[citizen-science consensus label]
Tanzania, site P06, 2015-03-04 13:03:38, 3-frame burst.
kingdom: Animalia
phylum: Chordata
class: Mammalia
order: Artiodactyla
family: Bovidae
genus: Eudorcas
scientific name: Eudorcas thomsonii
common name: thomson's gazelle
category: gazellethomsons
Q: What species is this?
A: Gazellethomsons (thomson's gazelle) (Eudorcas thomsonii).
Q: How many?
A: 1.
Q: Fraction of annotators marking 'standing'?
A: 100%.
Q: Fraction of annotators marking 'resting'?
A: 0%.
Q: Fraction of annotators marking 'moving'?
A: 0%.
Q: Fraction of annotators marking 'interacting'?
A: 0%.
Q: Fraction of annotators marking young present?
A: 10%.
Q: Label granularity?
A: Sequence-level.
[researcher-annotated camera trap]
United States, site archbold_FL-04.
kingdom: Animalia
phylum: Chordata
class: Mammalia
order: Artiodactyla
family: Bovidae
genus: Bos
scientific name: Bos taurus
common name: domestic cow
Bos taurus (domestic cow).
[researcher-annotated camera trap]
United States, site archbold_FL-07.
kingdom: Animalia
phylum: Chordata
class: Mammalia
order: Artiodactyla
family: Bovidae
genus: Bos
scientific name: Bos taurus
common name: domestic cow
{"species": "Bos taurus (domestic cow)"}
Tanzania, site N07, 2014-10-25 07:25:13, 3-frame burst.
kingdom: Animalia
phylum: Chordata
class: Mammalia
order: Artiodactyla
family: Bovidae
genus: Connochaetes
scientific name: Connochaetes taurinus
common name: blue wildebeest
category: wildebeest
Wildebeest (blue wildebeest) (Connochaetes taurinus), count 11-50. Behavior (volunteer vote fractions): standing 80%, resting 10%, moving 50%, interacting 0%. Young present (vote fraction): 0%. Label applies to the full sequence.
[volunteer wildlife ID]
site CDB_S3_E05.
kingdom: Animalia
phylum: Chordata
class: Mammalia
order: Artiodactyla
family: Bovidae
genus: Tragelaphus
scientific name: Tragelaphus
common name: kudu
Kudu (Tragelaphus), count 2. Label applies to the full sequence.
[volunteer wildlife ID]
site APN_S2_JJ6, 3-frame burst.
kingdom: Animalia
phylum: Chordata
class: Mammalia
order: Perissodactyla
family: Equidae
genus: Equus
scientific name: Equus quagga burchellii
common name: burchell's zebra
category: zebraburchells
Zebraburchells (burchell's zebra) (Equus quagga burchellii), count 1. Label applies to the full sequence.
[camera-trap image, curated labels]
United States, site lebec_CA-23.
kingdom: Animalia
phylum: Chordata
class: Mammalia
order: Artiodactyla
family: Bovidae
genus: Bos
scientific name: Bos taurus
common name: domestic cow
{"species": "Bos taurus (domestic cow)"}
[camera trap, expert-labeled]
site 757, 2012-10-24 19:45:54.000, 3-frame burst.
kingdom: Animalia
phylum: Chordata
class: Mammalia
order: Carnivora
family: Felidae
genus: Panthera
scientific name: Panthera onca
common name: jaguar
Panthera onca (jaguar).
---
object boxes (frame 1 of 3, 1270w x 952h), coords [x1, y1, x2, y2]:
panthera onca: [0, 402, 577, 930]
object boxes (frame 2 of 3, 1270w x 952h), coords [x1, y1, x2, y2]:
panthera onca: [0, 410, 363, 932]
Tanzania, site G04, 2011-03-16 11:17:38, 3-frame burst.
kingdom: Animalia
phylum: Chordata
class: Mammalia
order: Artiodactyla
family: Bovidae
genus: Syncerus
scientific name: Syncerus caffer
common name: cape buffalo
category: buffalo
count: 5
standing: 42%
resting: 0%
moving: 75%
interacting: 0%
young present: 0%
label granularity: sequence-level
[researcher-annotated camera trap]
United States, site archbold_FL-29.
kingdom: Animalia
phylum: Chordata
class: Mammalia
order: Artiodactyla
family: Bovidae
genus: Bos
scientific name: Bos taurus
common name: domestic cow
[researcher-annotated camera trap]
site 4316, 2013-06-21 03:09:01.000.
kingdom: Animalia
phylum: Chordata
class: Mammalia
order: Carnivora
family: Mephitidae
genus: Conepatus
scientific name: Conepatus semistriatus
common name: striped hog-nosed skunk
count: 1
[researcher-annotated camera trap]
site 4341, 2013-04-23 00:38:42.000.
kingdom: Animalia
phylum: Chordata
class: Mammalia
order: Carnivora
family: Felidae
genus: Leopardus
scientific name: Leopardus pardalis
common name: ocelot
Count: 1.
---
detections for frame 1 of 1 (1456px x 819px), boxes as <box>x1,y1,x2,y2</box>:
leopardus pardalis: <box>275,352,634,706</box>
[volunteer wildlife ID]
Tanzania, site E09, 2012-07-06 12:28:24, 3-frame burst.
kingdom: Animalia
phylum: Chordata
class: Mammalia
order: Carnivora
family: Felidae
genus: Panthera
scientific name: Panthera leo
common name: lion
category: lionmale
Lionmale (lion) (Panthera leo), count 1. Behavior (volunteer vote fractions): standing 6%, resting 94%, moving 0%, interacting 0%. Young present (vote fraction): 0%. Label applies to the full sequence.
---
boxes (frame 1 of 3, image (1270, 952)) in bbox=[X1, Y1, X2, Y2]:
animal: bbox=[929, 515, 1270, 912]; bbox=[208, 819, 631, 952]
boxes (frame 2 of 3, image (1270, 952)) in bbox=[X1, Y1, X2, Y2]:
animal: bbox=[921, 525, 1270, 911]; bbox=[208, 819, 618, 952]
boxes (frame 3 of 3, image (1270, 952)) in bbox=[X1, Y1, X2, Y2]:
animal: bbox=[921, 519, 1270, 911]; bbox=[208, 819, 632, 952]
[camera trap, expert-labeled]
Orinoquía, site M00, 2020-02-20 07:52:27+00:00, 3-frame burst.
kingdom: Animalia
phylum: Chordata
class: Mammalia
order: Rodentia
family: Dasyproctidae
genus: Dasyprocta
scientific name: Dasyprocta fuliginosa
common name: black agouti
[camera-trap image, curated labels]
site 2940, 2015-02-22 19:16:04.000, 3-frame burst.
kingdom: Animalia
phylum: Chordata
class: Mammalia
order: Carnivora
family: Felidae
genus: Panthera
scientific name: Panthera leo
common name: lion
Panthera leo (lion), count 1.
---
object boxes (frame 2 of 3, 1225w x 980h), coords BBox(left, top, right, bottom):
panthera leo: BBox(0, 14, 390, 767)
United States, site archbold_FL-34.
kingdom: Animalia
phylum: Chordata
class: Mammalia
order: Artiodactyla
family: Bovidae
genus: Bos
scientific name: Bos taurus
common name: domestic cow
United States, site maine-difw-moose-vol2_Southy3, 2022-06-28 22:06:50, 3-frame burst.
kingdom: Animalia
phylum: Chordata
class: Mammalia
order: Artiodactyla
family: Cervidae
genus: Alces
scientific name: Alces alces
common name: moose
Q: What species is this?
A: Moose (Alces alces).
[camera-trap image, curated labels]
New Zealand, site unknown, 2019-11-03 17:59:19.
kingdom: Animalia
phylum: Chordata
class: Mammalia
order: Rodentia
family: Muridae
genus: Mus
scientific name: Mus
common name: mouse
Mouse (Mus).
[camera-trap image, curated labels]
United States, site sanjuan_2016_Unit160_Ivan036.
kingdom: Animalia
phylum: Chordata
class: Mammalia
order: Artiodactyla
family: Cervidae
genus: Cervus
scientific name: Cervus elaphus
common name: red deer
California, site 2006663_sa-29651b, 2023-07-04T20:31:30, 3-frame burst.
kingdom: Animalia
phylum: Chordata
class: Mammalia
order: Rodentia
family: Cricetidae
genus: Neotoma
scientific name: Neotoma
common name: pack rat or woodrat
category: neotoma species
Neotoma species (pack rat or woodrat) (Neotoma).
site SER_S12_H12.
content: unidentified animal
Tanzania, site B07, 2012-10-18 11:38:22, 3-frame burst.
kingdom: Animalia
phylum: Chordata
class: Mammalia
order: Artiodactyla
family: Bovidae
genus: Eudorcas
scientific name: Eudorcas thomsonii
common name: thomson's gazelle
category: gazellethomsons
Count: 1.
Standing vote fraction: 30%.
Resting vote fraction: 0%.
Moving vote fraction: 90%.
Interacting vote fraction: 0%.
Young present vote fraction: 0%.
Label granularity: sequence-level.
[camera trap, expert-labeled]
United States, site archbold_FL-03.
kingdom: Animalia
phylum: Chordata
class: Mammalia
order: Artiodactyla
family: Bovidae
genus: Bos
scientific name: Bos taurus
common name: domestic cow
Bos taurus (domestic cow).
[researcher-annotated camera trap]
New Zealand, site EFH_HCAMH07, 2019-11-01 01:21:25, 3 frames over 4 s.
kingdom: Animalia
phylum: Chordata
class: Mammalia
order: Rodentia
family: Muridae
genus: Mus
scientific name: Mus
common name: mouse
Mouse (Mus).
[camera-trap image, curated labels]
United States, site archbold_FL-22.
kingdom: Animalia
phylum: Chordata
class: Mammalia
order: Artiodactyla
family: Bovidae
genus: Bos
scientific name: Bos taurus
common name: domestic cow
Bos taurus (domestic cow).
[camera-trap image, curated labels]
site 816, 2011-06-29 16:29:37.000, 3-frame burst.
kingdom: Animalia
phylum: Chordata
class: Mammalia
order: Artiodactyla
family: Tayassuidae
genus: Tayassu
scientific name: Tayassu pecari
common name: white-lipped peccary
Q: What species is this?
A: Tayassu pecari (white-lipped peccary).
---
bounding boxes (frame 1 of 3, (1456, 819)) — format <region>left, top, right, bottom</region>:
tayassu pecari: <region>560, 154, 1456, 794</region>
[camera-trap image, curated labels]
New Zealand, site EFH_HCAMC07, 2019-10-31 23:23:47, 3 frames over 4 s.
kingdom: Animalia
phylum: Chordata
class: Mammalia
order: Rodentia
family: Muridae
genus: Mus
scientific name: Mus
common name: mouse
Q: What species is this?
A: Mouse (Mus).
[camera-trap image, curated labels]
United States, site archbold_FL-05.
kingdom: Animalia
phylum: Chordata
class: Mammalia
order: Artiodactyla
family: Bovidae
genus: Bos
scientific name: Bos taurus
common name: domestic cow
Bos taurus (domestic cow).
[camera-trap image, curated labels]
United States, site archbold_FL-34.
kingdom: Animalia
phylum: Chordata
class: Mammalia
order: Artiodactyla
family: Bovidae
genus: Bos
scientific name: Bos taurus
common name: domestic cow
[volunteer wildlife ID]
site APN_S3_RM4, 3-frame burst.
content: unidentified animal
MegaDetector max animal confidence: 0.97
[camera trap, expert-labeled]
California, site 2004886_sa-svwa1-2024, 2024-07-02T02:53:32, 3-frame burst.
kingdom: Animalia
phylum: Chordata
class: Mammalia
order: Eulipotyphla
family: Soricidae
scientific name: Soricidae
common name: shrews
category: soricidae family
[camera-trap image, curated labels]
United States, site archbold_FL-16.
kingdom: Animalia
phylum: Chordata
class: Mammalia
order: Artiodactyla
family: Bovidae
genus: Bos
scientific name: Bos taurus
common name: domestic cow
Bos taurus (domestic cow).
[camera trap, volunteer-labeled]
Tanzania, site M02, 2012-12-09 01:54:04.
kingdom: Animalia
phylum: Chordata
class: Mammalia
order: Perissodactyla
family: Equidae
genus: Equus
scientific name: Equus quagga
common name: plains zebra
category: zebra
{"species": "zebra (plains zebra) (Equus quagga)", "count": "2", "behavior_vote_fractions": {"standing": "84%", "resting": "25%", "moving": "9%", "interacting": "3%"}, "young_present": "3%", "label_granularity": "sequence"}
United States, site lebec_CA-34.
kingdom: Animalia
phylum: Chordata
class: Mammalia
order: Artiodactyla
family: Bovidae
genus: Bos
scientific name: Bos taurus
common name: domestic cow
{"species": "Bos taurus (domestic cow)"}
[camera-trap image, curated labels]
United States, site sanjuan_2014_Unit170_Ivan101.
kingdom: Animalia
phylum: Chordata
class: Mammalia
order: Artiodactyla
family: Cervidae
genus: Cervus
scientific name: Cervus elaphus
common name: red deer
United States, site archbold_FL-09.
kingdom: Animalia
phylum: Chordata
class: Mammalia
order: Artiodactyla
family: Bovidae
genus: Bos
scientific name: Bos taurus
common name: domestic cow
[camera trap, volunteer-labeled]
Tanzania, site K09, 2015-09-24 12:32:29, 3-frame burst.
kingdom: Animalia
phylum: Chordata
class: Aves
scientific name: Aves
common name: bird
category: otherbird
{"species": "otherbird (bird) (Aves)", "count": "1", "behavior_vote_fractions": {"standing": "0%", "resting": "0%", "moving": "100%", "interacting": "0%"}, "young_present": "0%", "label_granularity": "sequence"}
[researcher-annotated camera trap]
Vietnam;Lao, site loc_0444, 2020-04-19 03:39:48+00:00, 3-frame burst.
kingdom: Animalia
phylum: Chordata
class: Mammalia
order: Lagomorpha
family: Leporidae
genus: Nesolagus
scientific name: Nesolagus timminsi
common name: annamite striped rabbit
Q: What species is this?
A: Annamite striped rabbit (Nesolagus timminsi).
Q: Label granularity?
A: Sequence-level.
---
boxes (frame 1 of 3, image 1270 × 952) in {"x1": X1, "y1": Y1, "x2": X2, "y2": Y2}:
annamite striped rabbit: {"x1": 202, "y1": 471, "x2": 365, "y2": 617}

==================================================

_Problem_.
In the listing above, count every line that contains "California". Respond with the number alone.

_Answer area_.
2